**ТЕКСТ ДЛЯ ЧТЕНИЯ**
>>>

Никто не знает, откуда взялся этот анекдот. Он возник даже не во времена восстания в немецкой колонии. Судя по всему, он был в ходу ещё во второй половине XIX века. Это выражение упоминает Соловьёв в «Оправдании добра» (1897). Соловьёв при этом пишет: «…знаменитый готтентот, утверждавший, что…»5. То есть у него эта история уже знаменита.
Семён Франк в статье «Этика нигилизма» (1909) заявляет: «Непризнание абсолютных и действительно общеобязательных ценностей, культ материальной пользы большинства обосновывают примат силы над правом, догмат о верховенстве классовой борьбы и «классового интереса пролетариата», что на практике тождественно с идолопоклонническим обоготворением интересов партии; отсюда ― та беспринципная, «готтентотская» мораль, которая оценивает дела и мысли не объективно и по существу, а с точки зрения их партийной пользы или партийного вреда; отсюда ― чудовищная, морально недопустимая непоследовательность в отношении к террору правому и левому, к погромам чёрным и красным и вообще не только отсутствие, но и принципиальное отрицание справедливого, объективного отношения к противнику»6. А Луначарский отвечает ему в заочном споре: «…Обыватель этого не понимает. Он лепечет что-то о том, что вот-де революция, вышедшая из недр народа, протестовавшего против оков власти, оказывается такой же тиранией, как и прежде. Он лепечет что-то о готтентотской морали. Но в так называемой готтентотской морали есть глубочайший смысл. Разве есть на свете человек, который рассуждал бы во время войны иначе, чем пресловутый готтентот?»7
У Булгакова в «Белой гвардии» героиня восклицает: «Какой-то готтентот, человек, лишенный всякой морали...»8
Хотя Николай Гумилёв написал о готтентотах вполне сочувственно-красивое стихотворение, прочая русская поэзия шла в другом русле. Вот Фёдор Сологуб:
4(17) февраля 1925 |
Близко к «готтентотской этике» лежит выражение «это – другое». Едва ли не первым его описал Горький в очерке «Лев Толстой». Горький пересказывает слова Толстого: «Мужик тоже не знает, что он поёт — ох, да-ой, да-эй — а выходит настоящая песня, прямо из души, как у птицы. Эти ваши новые всё выдумывают. Есть такие глупости французские “артикль де Пари”, так вот это они самые у твоих стихоплётов. Некрасов тоже сплошь выдумывал свои стишонки.
— А Беранже? — спросил Сулер.
— Беранже — это другое! Что же общего между нами и французами? Они — чувственники; жизнь духа для них не так важна, как плоть. Для француза прежде всего — женщина. Они — изношенный, истрепанный народ. Доктора говорят, что все чахоточные – чувственники»9.

<<<

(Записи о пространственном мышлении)
>>>

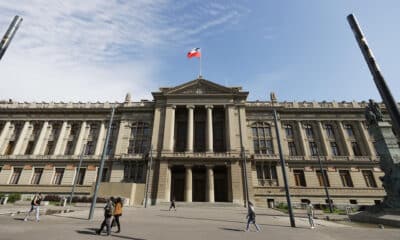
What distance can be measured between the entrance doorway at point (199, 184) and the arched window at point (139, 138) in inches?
401

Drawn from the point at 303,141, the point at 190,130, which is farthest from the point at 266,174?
the point at 190,130

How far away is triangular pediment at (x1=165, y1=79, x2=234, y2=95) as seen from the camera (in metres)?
40.3

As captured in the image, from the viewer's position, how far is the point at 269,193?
112 feet

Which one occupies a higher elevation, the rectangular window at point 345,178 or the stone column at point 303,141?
the stone column at point 303,141

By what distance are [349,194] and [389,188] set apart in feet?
72.5

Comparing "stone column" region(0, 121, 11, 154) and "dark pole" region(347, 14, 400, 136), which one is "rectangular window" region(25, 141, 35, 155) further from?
"dark pole" region(347, 14, 400, 136)

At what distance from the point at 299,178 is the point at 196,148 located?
19149 millimetres

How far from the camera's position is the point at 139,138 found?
39.4 m

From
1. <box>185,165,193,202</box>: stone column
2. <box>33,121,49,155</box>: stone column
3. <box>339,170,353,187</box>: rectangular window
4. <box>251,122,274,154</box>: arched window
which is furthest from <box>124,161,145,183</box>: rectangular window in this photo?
<box>339,170,353,187</box>: rectangular window

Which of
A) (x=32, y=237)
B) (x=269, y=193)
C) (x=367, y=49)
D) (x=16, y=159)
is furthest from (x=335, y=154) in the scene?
(x=16, y=159)

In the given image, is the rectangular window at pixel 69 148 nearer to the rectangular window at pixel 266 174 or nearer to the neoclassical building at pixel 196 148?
the neoclassical building at pixel 196 148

<<<

**РАБОЧЕЕ ЗАДАНИЕ**
Объясните в одном–трёх предложениях, на каком основании в тексте о готтентотской морали сказано, что у Соловьёва эта история уже знаменита.

**ОТВЕТ К ЗАДАНИЮ**
В «Оправдании добра» (1897) Соловьёв пишет о «знаменитом готтентоте», то есть сам называет его знаменитым. Отсюда в тексте и сделан вывод, что анекдот был в ходу ещё во второй половине XIX века.